Но ярче всего остались в памяти раковины, которыми на Привозе торговали у входа. Привезённые из жарких стран, огромные, невиданной формы и изгибов, с шипами. Розовые, голубые, перламутровые… Даже не верилось, что кто-то может ими владеть, держать их, осторожно проводить по шипам пальцем. На них довольно было смотреть, потому что это была живая сказка, сокровища из «Русалочки» Андерсена.
Моя подруга говорила о своём псе: «Я завидую ему до ненависти – только гулять, есть и спать. Такая жизнь…» А я тогда до ненависти завидовала тем, кто навсегда поселился в Одессе. В краю, где жарят каштаны и бычков. Где оживают сказки и дышишь свободой.
Море… Какое было счастье плыть по солнечной дорожке, пока берег не начнёт таять за спиной, и под тобою – только упругость волн, и ветер насквозь продувает волосы – мокрые и солёные. Это ощущение свободы осталось со мною на всю жизнь, жилкой, бьющейся возле сердца. Тающей скрипичной нотой, вызывающей слёзы.
Лютой мечтою, которой после детства суждено сбыться – только в раю.
Но сейчас, когда уже давно кончился фильм и экран тёмен и мёртв, звучит во мне, не умолкая, распев нежных женских голосов – о голубом шаре, и ноги чувствуют прохладу песка и лёгкую пену заплёскивающих их волн.
Конец декабря.
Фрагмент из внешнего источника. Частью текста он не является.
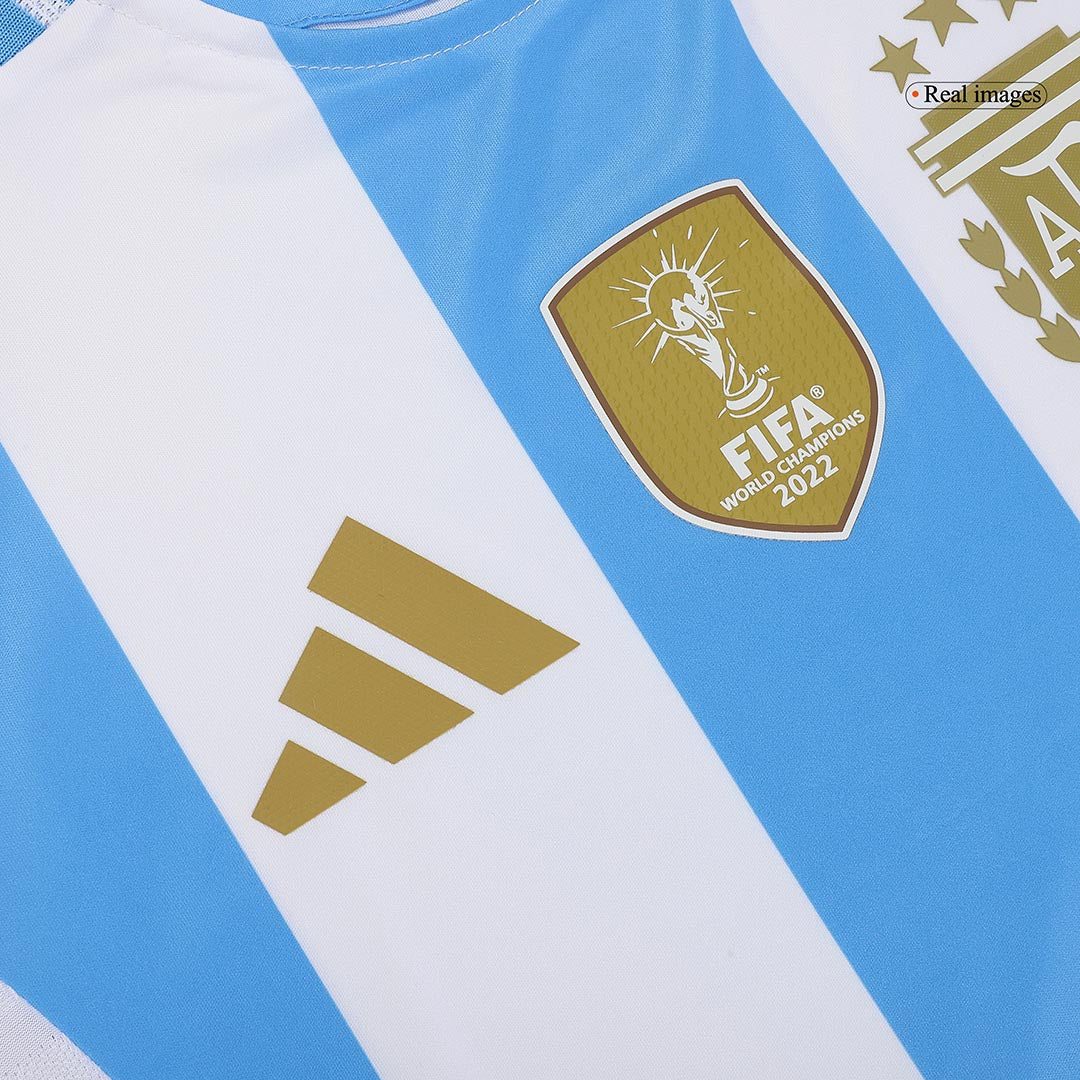 Camiseta Argentina 2024 Primera Equipación Hombre - Versión Jugador - Vista 5
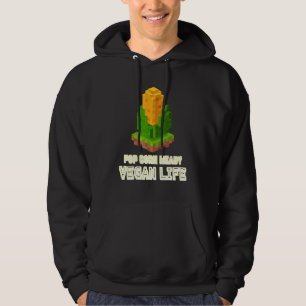 Sudadera Maíz de Granjero Local 8 bits Maíz Orgánico    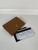 Prada 1MV204 Small Saffiano Leather Wallet Gold Brown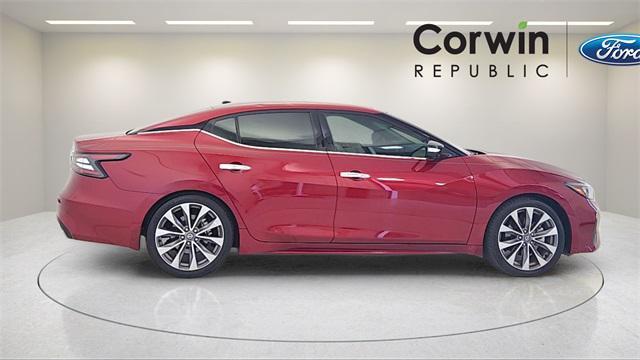 used 2022 Nissan Maxima car, priced at $26,891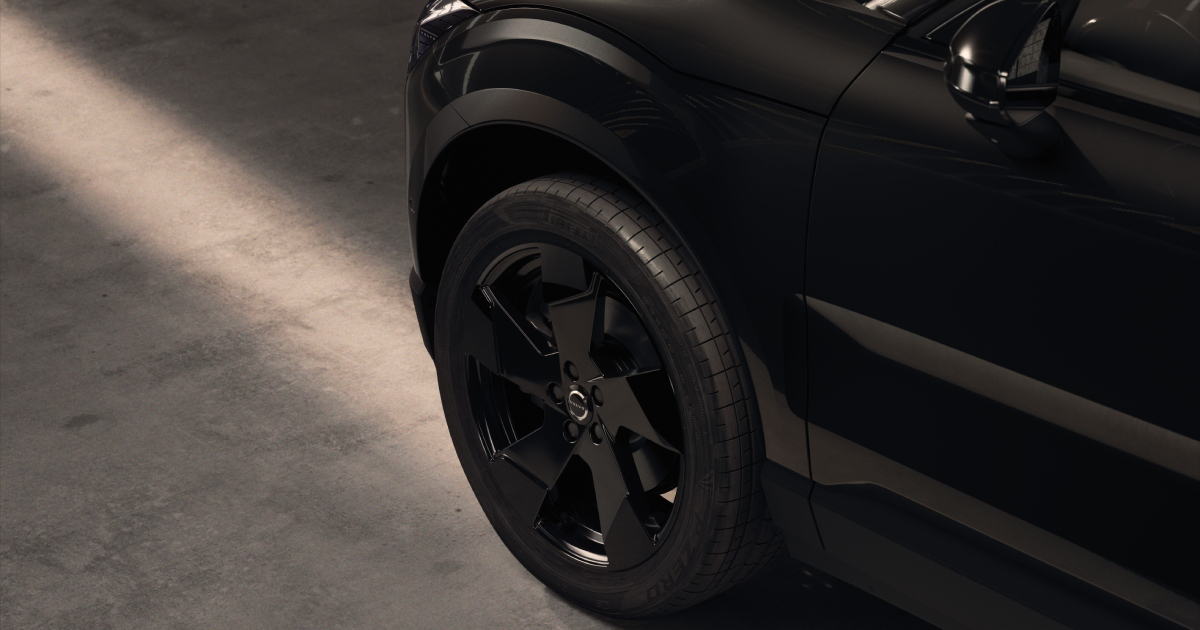 Volvo EX30 con controllo da crociera adattivo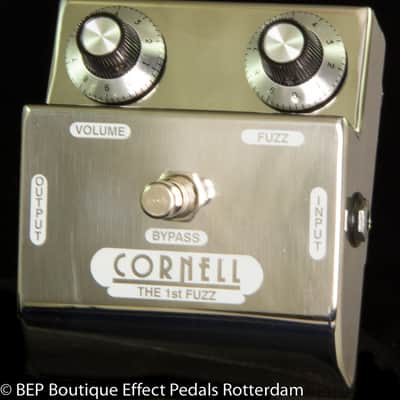 Cornell First Fuzz 1st Fuzz NOS NKT275 White Dot Guitar Pedal s/n 0163 made in the UK image 5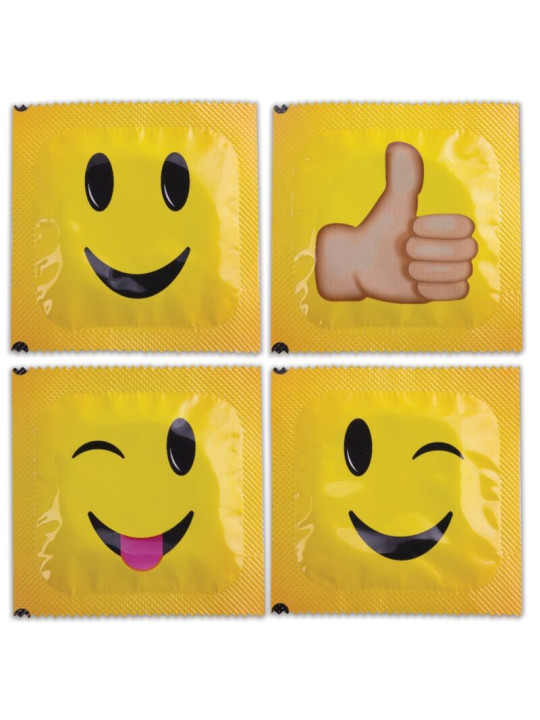 PASANTE PRESERVATIVOS SMILEY BOLSA 144 UNIDADES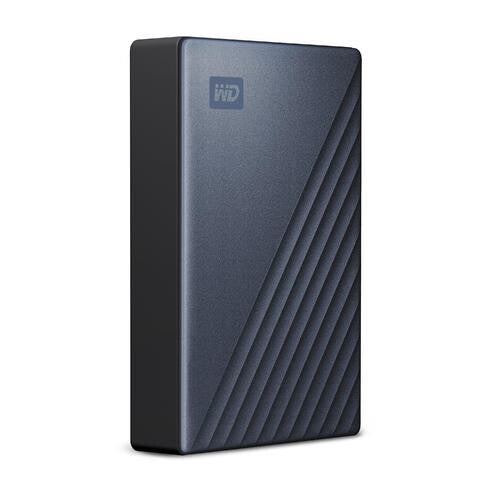 Western Digital My Passport Ultra - External Hard Drive in Blue - 4 TB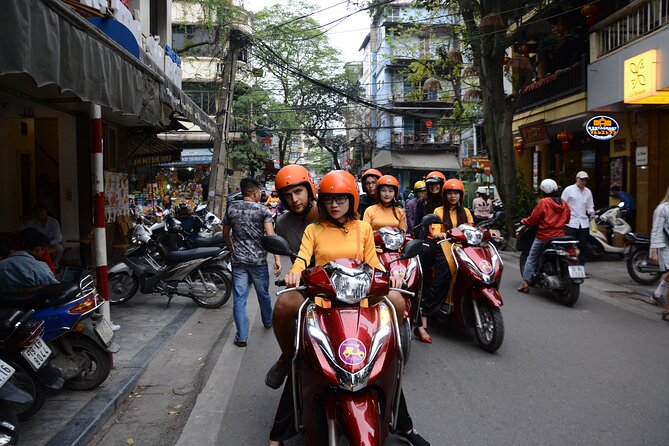 Hanoi Motorbike Tour Led By Women - City And Countryside Full Day - Inclusions and Amenities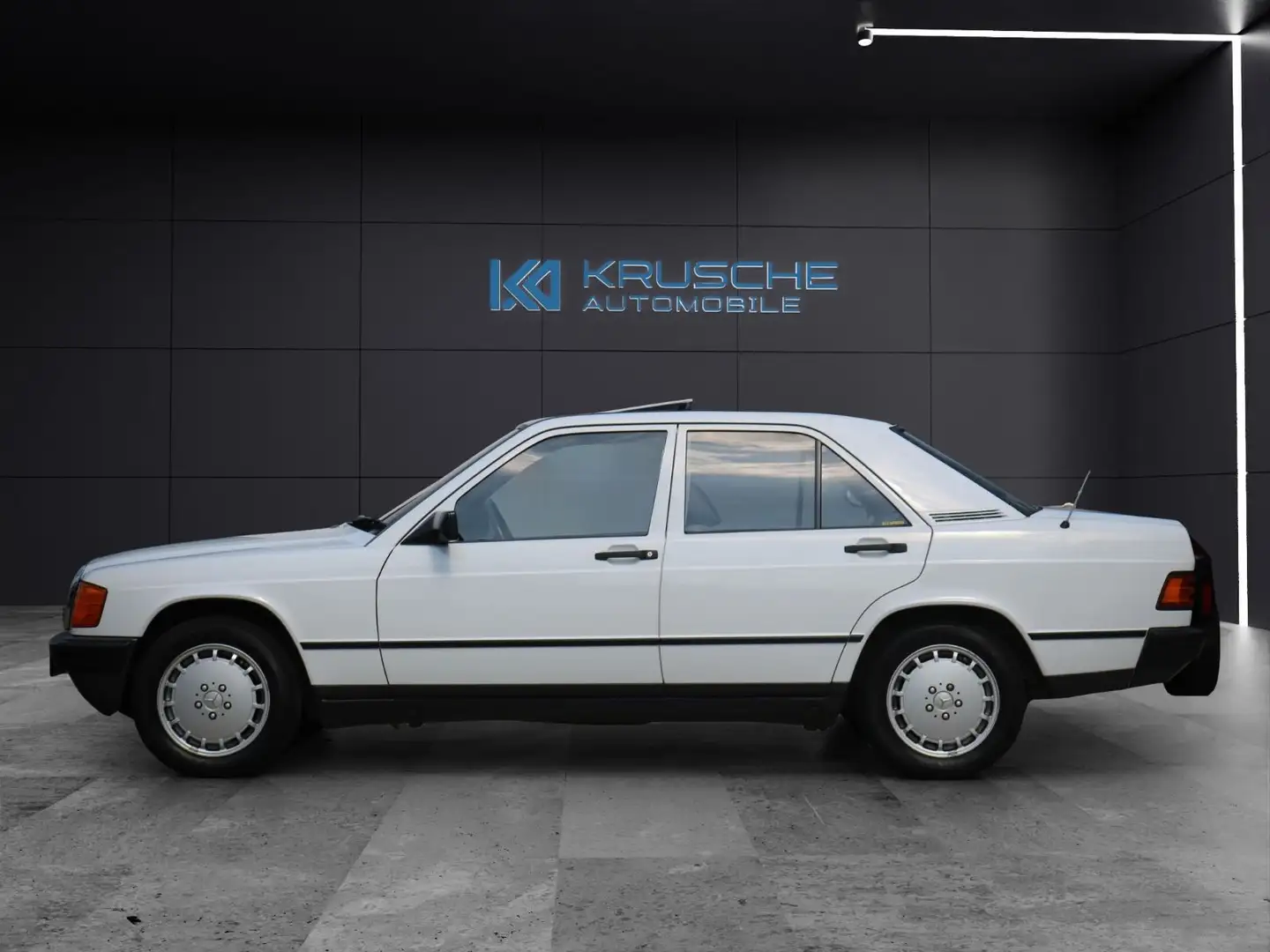 Mercedes-Benz 190 E W201*SSD*2.Hand*deutsches Auto*Oldtimer Blanco - 2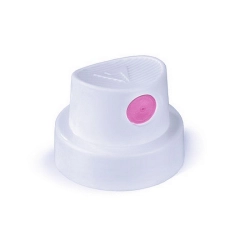 Caps Super Fat (Blanc/Rose) - Molotow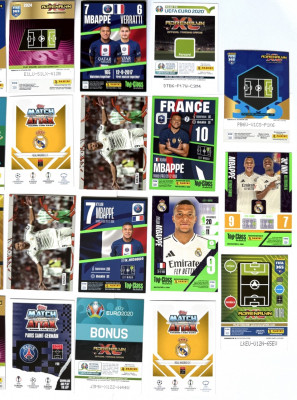 Topps, Panini Kylian Mbappe 31 kariet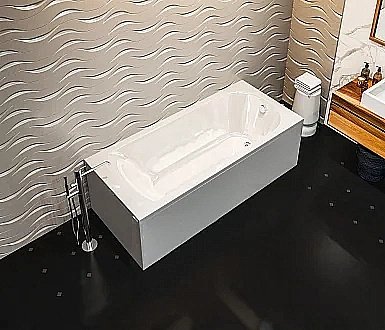 Ванна акриловая Bas Нирвана В 00114 180х80 купить в интернет-магазине Sanbest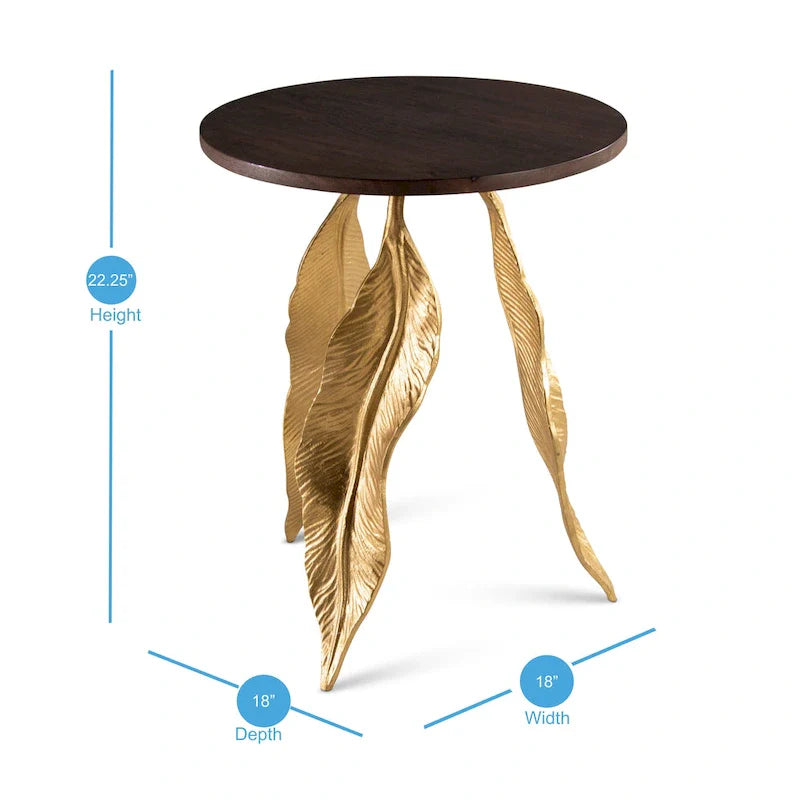 Table d'appoint Valetta Steve Silver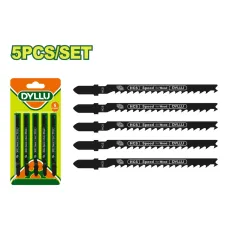 Նրբասղոցի 5 հատ փայտի դանակների հավաքածու DYLLU DTJB244D 74մմ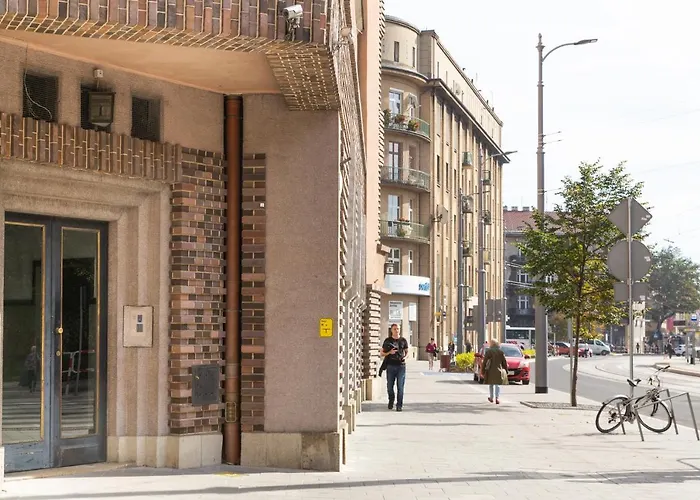 شقة Przy Parku Krakowskim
Вечер опускается в ночь.
Я лежу на широкой своей постели, раскинув руки, как будто кружилась и упала навзничь. Окно не задёрнуто шторами, и я смотрю, как сменяющими друг друга волнами – высотою до неба – накатывает метель, засыпая мир мелким, искрящимся в свете фонаря снегом.
Я укрыта старым мягким пледом. Таким невесомым, что я не чувствую его, и кажется – обнимают меня крылья ангела.
А тогда была весна. Точно, весна… Я помню, что очередную пневмонию меня угораздило схватить в мае.
Мне было двенадцать лет. Стационар был мне домом вторым, но отнюдь не родным – я его ненавидела. Он означал разлуку надолго – с домом, с близкими, со всей моей привычной жизнью. Особенно тяжело было в боксах, где полагалось отлежать первую неделю. За это время должно было выясниться, насколько болезнь тяжела, не заразна ли. А в моём случае ещё – не откинусь ли я на тот свет. Слишком слабая, а в груди – чистые джунгли, будто поселились там неведомые звери – и стонут, и свистят, и храпят, и хрипят. Как этого задохлика женского рода ещё ноги носят?